Se ci si riflette bene l’operazione politica avviata da Moro a Napoli faceva fare un salto culturale straordinario in entrambi i campi interessati. In quello cattolico si affermava il superamento della troppo frequente subordinazione dell’iniziativa politica alle visioni e ai dettati della gerarchia, o di larga parte – quella più tradizionalista – di essa. In quello socialista si superava il rigido paradigma marxista in tema di inevitabilità rivoluzionaria predicata come un mantra ogni qualvolta si doveva ragionare sui possibili sviluppi sociali di una realtà, quella occidentale, destinata invariabilmente a venir travolta dalla marcia inarrestabile del proletariato.
Certo, Moro per conseguire il risultato voluto doveva erigere un muro insormontabile nei confronti del comunismo e infatti la sua relazione congressuale è intransigente sul punto. Del resto se l’obiettivo era, come ribadito in ogni occasione, l’allargamento delle basi popolari dello Stato il primo passo non poteva che essere effettuato nella direzione socialista. Posto, inoltre, che il PCI di Togliatti – ferreamente legato all’URSS – denunciava come “deviazioni socialdemocratiche” ogni e qualsiasi riflessione innovativa e non ortodossamente marxista svolta dagli ex alleati nel Fronte Popolare.

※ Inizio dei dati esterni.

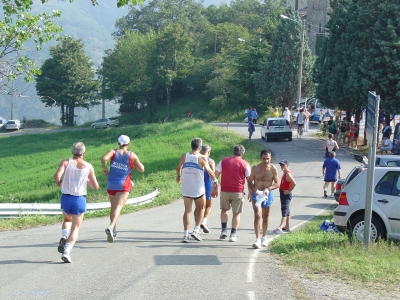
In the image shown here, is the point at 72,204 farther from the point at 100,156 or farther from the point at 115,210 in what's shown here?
the point at 100,156

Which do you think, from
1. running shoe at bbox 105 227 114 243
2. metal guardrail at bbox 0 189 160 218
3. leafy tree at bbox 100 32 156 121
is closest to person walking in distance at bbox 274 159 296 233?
running shoe at bbox 105 227 114 243

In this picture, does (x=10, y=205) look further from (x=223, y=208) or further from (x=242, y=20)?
(x=242, y=20)

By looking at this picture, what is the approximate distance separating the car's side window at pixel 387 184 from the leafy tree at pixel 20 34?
348 inches

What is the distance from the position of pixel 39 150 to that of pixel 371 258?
4673 cm

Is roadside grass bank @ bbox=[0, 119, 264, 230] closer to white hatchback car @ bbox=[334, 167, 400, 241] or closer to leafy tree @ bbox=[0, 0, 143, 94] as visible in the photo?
leafy tree @ bbox=[0, 0, 143, 94]

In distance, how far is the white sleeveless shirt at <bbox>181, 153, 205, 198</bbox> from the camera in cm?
1065

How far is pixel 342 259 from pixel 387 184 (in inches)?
93.2

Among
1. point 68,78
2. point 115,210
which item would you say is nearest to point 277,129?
point 115,210

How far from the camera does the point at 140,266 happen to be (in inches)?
342

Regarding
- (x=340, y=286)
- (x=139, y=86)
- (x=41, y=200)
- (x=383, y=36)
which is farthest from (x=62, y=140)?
(x=340, y=286)

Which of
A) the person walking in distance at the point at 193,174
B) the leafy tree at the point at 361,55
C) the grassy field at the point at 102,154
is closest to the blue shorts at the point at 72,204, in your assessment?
the person walking in distance at the point at 193,174

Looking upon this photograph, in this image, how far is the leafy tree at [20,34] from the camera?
14.9 m

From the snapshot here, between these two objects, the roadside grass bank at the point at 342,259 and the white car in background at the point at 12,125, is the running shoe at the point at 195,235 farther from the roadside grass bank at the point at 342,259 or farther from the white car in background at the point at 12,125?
the white car in background at the point at 12,125

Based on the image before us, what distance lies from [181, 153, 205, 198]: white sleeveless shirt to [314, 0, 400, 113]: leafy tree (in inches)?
760
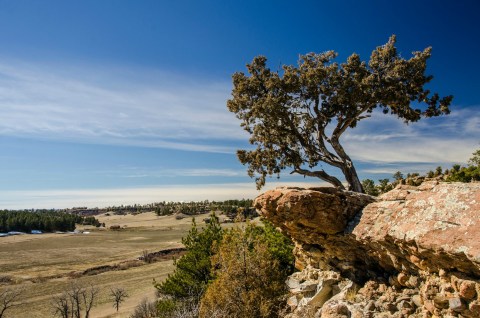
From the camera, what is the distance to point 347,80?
18750 millimetres

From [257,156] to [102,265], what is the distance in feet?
265

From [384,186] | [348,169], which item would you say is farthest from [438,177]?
[348,169]

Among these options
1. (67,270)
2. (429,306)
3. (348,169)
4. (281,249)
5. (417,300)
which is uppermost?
(348,169)

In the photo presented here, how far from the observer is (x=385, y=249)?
12.5 m

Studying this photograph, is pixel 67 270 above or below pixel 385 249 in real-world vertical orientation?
below

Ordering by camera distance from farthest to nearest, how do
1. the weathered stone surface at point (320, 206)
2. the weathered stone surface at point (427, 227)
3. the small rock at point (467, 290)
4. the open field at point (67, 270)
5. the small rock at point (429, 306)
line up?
1. the open field at point (67, 270)
2. the weathered stone surface at point (320, 206)
3. the small rock at point (429, 306)
4. the small rock at point (467, 290)
5. the weathered stone surface at point (427, 227)

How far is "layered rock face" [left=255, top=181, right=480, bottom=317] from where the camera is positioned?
954 cm

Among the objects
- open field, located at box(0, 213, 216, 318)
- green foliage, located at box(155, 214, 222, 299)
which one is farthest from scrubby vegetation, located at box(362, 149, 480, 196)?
open field, located at box(0, 213, 216, 318)

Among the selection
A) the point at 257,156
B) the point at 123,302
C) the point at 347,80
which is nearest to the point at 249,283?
the point at 257,156

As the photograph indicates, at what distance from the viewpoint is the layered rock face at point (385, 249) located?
31.3ft

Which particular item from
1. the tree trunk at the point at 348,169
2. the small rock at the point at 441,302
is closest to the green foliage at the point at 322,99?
the tree trunk at the point at 348,169

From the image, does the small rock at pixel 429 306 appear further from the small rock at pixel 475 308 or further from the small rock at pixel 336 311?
the small rock at pixel 336 311

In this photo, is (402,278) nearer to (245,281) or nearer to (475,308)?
(475,308)

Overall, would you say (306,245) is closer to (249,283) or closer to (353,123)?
(249,283)
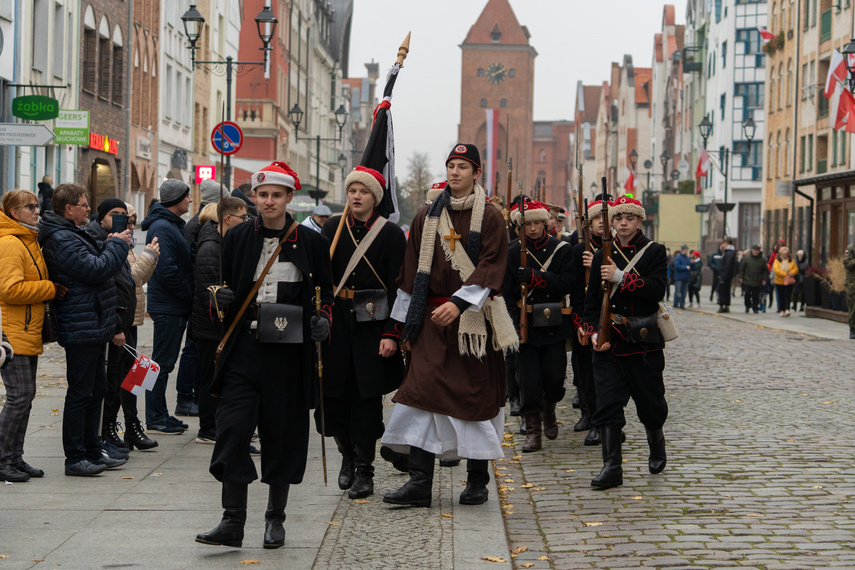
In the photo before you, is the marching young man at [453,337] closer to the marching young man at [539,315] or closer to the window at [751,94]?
the marching young man at [539,315]

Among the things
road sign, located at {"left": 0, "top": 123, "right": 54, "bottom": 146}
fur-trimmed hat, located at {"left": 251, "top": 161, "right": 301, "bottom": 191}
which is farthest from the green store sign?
fur-trimmed hat, located at {"left": 251, "top": 161, "right": 301, "bottom": 191}

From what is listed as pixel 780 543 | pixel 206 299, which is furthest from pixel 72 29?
pixel 780 543

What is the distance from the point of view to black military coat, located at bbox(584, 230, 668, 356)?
26.7 ft

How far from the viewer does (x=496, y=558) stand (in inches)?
238

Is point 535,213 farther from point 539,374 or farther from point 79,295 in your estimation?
point 79,295

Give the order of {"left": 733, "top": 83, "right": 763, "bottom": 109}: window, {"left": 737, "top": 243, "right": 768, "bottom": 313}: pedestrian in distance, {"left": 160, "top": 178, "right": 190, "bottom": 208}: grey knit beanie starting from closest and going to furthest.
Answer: {"left": 160, "top": 178, "right": 190, "bottom": 208}: grey knit beanie < {"left": 737, "top": 243, "right": 768, "bottom": 313}: pedestrian in distance < {"left": 733, "top": 83, "right": 763, "bottom": 109}: window

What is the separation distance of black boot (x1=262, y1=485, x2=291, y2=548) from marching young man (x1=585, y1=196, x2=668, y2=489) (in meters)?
2.47

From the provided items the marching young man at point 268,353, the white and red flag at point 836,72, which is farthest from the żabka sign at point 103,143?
the marching young man at point 268,353

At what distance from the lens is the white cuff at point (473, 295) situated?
23.4 feet

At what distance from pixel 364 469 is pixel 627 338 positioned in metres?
1.91

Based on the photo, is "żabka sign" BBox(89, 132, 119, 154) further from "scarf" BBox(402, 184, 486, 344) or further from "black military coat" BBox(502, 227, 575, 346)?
"scarf" BBox(402, 184, 486, 344)

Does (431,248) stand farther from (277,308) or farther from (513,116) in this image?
(513,116)

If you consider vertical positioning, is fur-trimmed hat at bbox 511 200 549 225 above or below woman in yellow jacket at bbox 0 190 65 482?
above

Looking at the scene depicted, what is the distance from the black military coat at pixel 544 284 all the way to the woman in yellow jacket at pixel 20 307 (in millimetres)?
3535
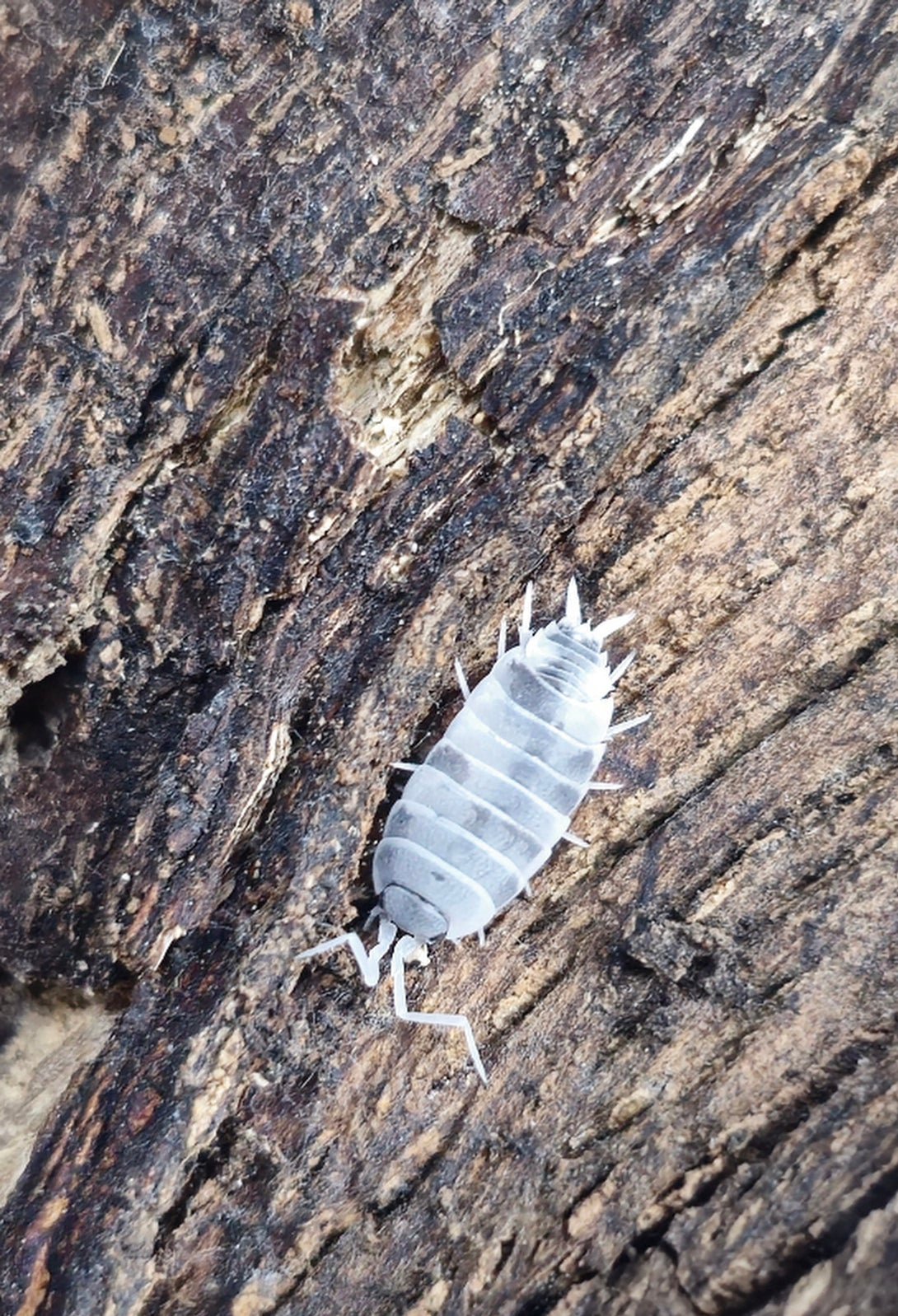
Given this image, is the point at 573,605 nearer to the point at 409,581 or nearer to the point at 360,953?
the point at 409,581

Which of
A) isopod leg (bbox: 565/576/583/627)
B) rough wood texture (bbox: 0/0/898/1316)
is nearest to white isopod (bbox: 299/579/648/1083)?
isopod leg (bbox: 565/576/583/627)

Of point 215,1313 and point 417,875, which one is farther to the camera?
point 417,875

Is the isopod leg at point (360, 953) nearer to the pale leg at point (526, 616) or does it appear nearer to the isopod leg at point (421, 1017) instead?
the isopod leg at point (421, 1017)

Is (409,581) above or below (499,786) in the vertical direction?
above

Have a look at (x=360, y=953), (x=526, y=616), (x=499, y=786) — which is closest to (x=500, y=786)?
(x=499, y=786)

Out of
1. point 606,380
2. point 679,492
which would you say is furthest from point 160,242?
point 679,492

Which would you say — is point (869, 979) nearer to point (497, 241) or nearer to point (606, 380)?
point (606, 380)

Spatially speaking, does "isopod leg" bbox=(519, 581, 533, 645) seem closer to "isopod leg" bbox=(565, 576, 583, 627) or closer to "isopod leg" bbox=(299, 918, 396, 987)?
"isopod leg" bbox=(565, 576, 583, 627)
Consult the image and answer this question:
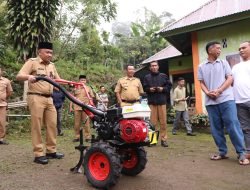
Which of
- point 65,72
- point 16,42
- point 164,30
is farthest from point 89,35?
Answer: point 164,30

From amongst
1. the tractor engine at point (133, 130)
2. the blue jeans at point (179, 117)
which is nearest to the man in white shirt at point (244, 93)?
the tractor engine at point (133, 130)

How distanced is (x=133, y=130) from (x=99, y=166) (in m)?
0.72

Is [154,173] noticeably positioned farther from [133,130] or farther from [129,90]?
[129,90]

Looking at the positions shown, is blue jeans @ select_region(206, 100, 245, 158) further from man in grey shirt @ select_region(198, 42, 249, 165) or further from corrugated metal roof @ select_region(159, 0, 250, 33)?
corrugated metal roof @ select_region(159, 0, 250, 33)

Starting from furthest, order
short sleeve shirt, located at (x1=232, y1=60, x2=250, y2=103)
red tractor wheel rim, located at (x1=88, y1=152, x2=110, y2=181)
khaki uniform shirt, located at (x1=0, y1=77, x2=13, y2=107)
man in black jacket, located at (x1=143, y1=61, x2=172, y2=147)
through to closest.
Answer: khaki uniform shirt, located at (x1=0, y1=77, x2=13, y2=107)
man in black jacket, located at (x1=143, y1=61, x2=172, y2=147)
short sleeve shirt, located at (x1=232, y1=60, x2=250, y2=103)
red tractor wheel rim, located at (x1=88, y1=152, x2=110, y2=181)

Era un primo passo foriero di ulteriori sviluppi, certamente. Prima, però, doveva condurre nella direzione indicata e produrre i suoi effetti. Era una convivenza fra diversi, ma proprio questo era l’obiettivo, perché ampliare il consenso popolare alla democrazia e alle istituzioni repubblicane significava rafforzare la prima e consolidare le seconde. Non tutto andrà come sperato, inevitabilmente. Ma quel risultato fu comunque un punto di partenza rilevante per l’avvio di una nuova fase della ancor giovane democrazia italiana. I mitici e tumultuosi anni Sessanta erano ormai iniziati e l’Italia si preparava ad essi non solo rilanciata economicamente ma anche rinnovata politicamente. Quest’ultimo esito era in larga misura frutto della sagacia di Aldo Moro. Col discorso di Napoli l’Italia era entrata nel futuro.